WHAT IS NEEDED |
A faithful, complete copy of the entries below is required, with images removed.

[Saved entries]
━━━━━━━━━━
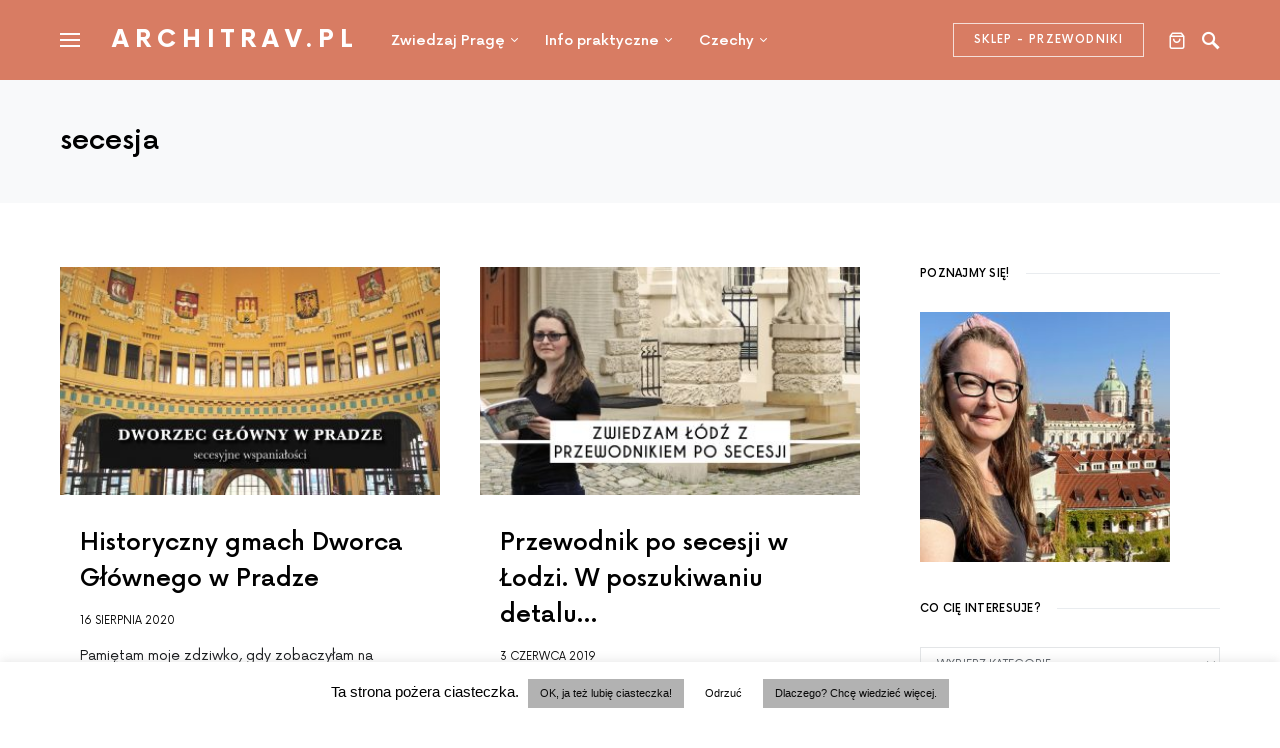

--- FILE ---
content_type: text/css
request_url: https://architrav.pl/wp-content/uploads/hurrytimer/css/55feb2aa9aa67e07.css?ver=6.9
body_size: 552
content:
[class~=hurrytimer-campaign] {
  line-height: normal;
  text-align: center;
  padding: 10px 0;
}
[class~=hurrytimer-campaign] * {
  line-height: normal;
}

.hurryt-loading {
  display: none !important;
}

.hurrytimer-timer {
  display: flex;
  align-items: baseline;
  justify-content: center;
  flex-wrap: wrap;
}

.hurrytimer-timer-digit {
  font-feature-settings: "tnum";
  font-variant-numeric: tabular-nums;
}

.hurrytimer-headline {
  color: #333;
  display: block;
  margin: 5px auto;
  overflow: hidden;
}

.hurrytimer-timer-block {
  position: relative;
  display: flex;
  margin-right: 5px;
  flex-direction: column;
  align-items: center;
  justify-content: center;
  box-sizing: content-box;
  margin-bottom: 10px;
  margin-left: 5px;
}
.hurrytimer-timer-block:last-child {
  margin-right: 0;
}
.hurrytimer-timer-block:first-child {
  margin-left: 0;
}

.hurrytimer-sticky {
  margin: auto !important;
  width: 100%;
  background: #fff;
  left: 0;
  right: 0;
  z-index: 9999;
  position: fixed;
  box-shadow: 1px 1px 2px rgba(0, 0, 0, 0.05);
}
.hurrytimer-sticky.is-off {
  position: relative;
  z-index: 0;
}

.admin-bar:not(.wp-admin) .hurrytimer-sticky {
  z-index: 999999;
}

.hurrytimer-sticky-inner {
  max-width: 1200px;
  margin: auto;
  text-align: center;
  padding-left: 5px;
  padding-right: 5px;
}

.hurrytimer-button {
  display: inline-block;
  text-decoration: none;
  outline: none;
}

.hurrytimer-sticky-close {
  right: 10px;
  position: absolute;
  transform: translateY(-50%);
  top: 50%;
  background: none;
  border: none;
  padding: 0;
  margin: 0;
  width: 13px;
  height: 13px;
  cursor: pointer;
  display: flex;
}
.hurrytimer-sticky-close svg {
  fill: #333;
  width: 100%;
  height: 100%;
}
.hurrytimer-sticky-close:hover {
  opacity: 1;
  background: none;
}
.hurrytimer-campaign-12788{
    text-align: center;
    display: block;
}

.hurrytimer-campaign-12788 .hurrytimer-timer-digit,
.hurrytimer-campaign-12788 .hurrytimer-timer-sep{
    color: #000;
    display: block;
    font-size: 45px;
}

.hurrytimer-campaign-12788 .hurrytimer-timer{
justify-content:center}.hurrytimer-campaign-12788 .hurrytimer-timer-label{
    font-size: 12px;
    color: #000;
    text-transform: uppercase;
    display: block;
}



.hurrytimer-campaign-12788 .hurrytimer-headline{
    font-size: 30px;
    color: #000;
    margin-bottom: 5px;

}

.hurrytimer-campaign-12788 .hurrytimer-button-wrap{
    margin-top: 5px;

}
.hurrytimer-campaign-12788 .hurrytimer-button{
    font-size: 15px;
    color: #fff;
    background-color: #000;
    border-radius: 3px;
    padding: 10px 15px;
}

@media(max-width:425px) {
.hurrytimer-campaign-12788 .hurrytimer-button-wrap,
.hurrytimer-campaign-12788 .hurrytimer-headline
{
    margin-left: 0;
    margin-right: 0;
}
}

.hurrytimer-campaign-12553{
    text-align: center;
    display: block;
}

.hurrytimer-campaign-12553 .hurrytimer-timer-digit,
.hurrytimer-campaign-12553 .hurrytimer-timer-sep{
    color: #000;
    display: block;
    font-size: 35px;
}

.hurrytimer-campaign-12553 .hurrytimer-timer{
justify-content:center}.hurrytimer-campaign-12553 .hurrytimer-timer-label{
    font-size: 12px;
    color: #000;
    text-transform: uppercase;
    display: block;
}



.hurrytimer-campaign-12553 .hurrytimer-headline{
    font-size: 30px;
    color: #000;
    margin-bottom: 5px;

}

.hurrytimer-campaign-12553 .hurrytimer-button-wrap{
    margin-top: 5px;

}
.hurrytimer-campaign-12553 .hurrytimer-button{
    font-size: 15px;
    color: #fff;
    background-color: #000;
    border-radius: 3px;
    padding: 10px 15px;
}

@media(max-width:425px) {
.hurrytimer-campaign-12553 .hurrytimer-button-wrap,
.hurrytimer-campaign-12553 .hurrytimer-headline
{
    margin-left: 0;
    margin-right: 0;
}
}

.hurrytimer-campaign-12545{
    text-align: center;
    display: block;
}

.hurrytimer-campaign-12545 .hurrytimer-timer-digit,
.hurrytimer-campaign-12545 .hurrytimer-timer-sep{
    color: #0c0c0c;
    display: block;
    font-size: 54px;
}

.hurrytimer-campaign-12545 .hurrytimer-timer{
justify-content:center}.hurrytimer-campaign-12545 .hurrytimer-timer-label{
    font-size: 10px;
    color: #000;
    text-transform: uppercase;
    display: block;
}



.hurrytimer-campaign-12545 .hurrytimer-headline{
    font-size: 30px;
    color: #000;
    margin-bottom: 5px;

}

.hurrytimer-campaign-12545 .hurrytimer-button-wrap{
    margin-top: 5px;

}
.hurrytimer-campaign-12545 .hurrytimer-button{
    font-size: 15px;
    color: #fff;
    background-color: #000;
    border-radius: 3px;
    padding: 10px 15px;
}

@media(max-width:425px) {
.hurrytimer-campaign-12545 .hurrytimer-button-wrap,
.hurrytimer-campaign-12545 .hurrytimer-headline
{
    margin-left: 0;
    margin-right: 0;
}
}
━━━━━━━━━━
ANSWER BELOW |
--- FILE ---
content_type: text/css
request_url: https://architrav.pl/wp-content/uploads/hurrytimer/css/55feb2aa9aa67e07.css?ver=6.9
body_size: 552
content:
[class~=hurrytimer-campaign] {
  line-height: normal;
  text-align: center;
  padding: 10px 0;
}
[class~=hurrytimer-campaign] * {
  line-height: normal;
}

.hurryt-loading {
  display: none !important;
}

.hurrytimer-timer {
  display: flex;
  align-items: baseline;
  justify-content: center;
  flex-wrap: wrap;
}

.hurrytimer-timer-digit {
  font-feature-settings: "tnum";
  font-variant-numeric: tabular-nums;
}

.hurrytimer-headline {
  color: #333;
  display: block;
  margin: 5px auto;
  overflow: hidden;
}

.hurrytimer-timer-block {
  position: relative;
  display: flex;
  margin-right: 5px;
  flex-direction: column;
  align-items: center;
  justify-content: center;
  box-sizing: content-box;
  margin-bottom: 10px;
  margin-left: 5px;
}
.hurrytimer-timer-block:last-child {
  margin-right: 0;
}
.hurrytimer-timer-block:first-child {
  margin-left: 0;
}

.hurrytimer-sticky {
  margin: auto !important;
  width: 100%;
  background: #fff;
  left: 0;
  right: 0;
  z-index: 9999;
  position: fixed;
  box-shadow: 1px 1px 2px rgba(0, 0, 0, 0.05);
}
.hurrytimer-sticky.is-off {
  position: relative;
  z-index: 0;
}

.admin-bar:not(.wp-admin) .hurrytimer-sticky {
  z-index: 999999;
}

.hurrytimer-sticky-inner {
  max-width: 1200px;
  margin: auto;
  text-align: center;
  padding-left: 5px;
  padding-right: 5px;
}

.hurrytimer-button {
  display: inline-block;
  text-decoration: none;
  outline: none;
}

.hurrytimer-sticky-close {
  right: 10px;
  position: absolute;
  transform: translateY(-50%);
  top: 50%;
  background: none;
  border: none;
  padding: 0;
  margin: 0;
  width: 13px;
  height: 13px;
  cursor: pointer;
  display: flex;
}
.hurrytimer-sticky-close svg {
  fill: #333;
  width: 100%;
  height: 100%;
}
.hurrytimer-sticky-close:hover {
  opacity: 1;
  background: none;
}
.hurrytimer-campaign-12788{
    text-align: center;
    display: block;
}

.hurrytimer-campaign-12788 .hurrytimer-timer-digit,
.hurrytimer-campaign-12788 .hurrytimer-timer-sep{
    color: #000;
    display: block;
    font-size: 45px;
}

.hurrytimer-campaign-12788 .hurrytimer-timer{
justify-content:center}.hurrytimer-campaign-12788 .hurrytimer-timer-label{
    font-size: 12px;
    color: #000;
    text-transform: uppercase;
    display: block;
}



.hurrytimer-campaign-12788 .hurrytimer-headline{
    font-size: 30px;
    color: #000;
    margin-bottom: 5px;

}

.hurrytimer-campaign-12788 .hurrytimer-button-wrap{
    margin-top: 5px;

}
.hurrytimer-campaign-12788 .hurrytimer-button{
    font-size: 15px;
    color: #fff;
    background-color: #000;
    border-radius: 3px;
    padding: 10px 15px;
}

@media(max-width:425px) {
.hurrytimer-campaign-12788 .hurrytimer-button-wrap,
.hurrytimer-campaign-12788 .hurrytimer-headline
{
    margin-left: 0;
    margin-right: 0;
}
}

.hurrytimer-campaign-12553{
    text-align: center;
    display: block;
}

.hurrytimer-campaign-12553 .hurrytimer-timer-digit,
.hurrytimer-campaign-12553 .hurrytimer-timer-sep{
    color: #000;
    display: block;
    font-size: 35px;
}

.hurrytimer-campaign-12553 .hurrytimer-timer{
justify-content:center}.hurrytimer-campaign-12553 .hurrytimer-timer-label{
    font-size: 12px;
    color: #000;
    text-transform: uppercase;
    display: block;
}



.hurrytimer-campaign-12553 .hurrytimer-headline{
    font-size: 30px;
    color: #000;
    margin-bottom: 5px;

}

.hurrytimer-campaign-12553 .hurrytimer-button-wrap{
    margin-top: 5px;

}
.hurrytimer-campaign-12553 .hurrytimer-button{
    font-size: 15px;
    color: #fff;
    background-color: #000;
    border-radius: 3px;
    padding: 10px 15px;
}

@media(max-width:425px) {
.hurrytimer-campaign-12553 .hurrytimer-button-wrap,
.hurrytimer-campaign-12553 .hurrytimer-headline
{
    margin-left: 0;
    margin-right: 0;
}
}

.hurrytimer-campaign-12545{
    text-align: center;
    display: block;
}

.hurrytimer-campaign-12545 .hurrytimer-timer-digit,
.hurrytimer-campaign-12545 .hurrytimer-timer-sep{
    color: #0c0c0c;
    display: block;
    font-size: 54px;
}

.hurrytimer-campaign-12545 .hurrytimer-timer{
justify-content:center}.hurrytimer-campaign-12545 .hurrytimer-timer-label{
    font-size: 10px;
    color: #000;
    text-transform: uppercase;
    display: block;
}



.hurrytimer-campaign-12545 .hurrytimer-headline{
    font-size: 30px;
    color: #000;
    margin-bottom: 5px;

}

.hurrytimer-campaign-12545 .hurrytimer-button-wrap{
    margin-top: 5px;

}
.hurrytimer-campaign-12545 .hurrytimer-button{
    font-size: 15px;
    color: #fff;
    background-color: #000;
    border-radius: 3px;
    padding: 10px 15px;
}

@media(max-width:425px) {
.hurrytimer-campaign-12545 .hurrytimer-button-wrap,
.hurrytimer-campaign-12545 .hurrytimer-headline
{
    margin-left: 0;
    margin-right: 0;
}
}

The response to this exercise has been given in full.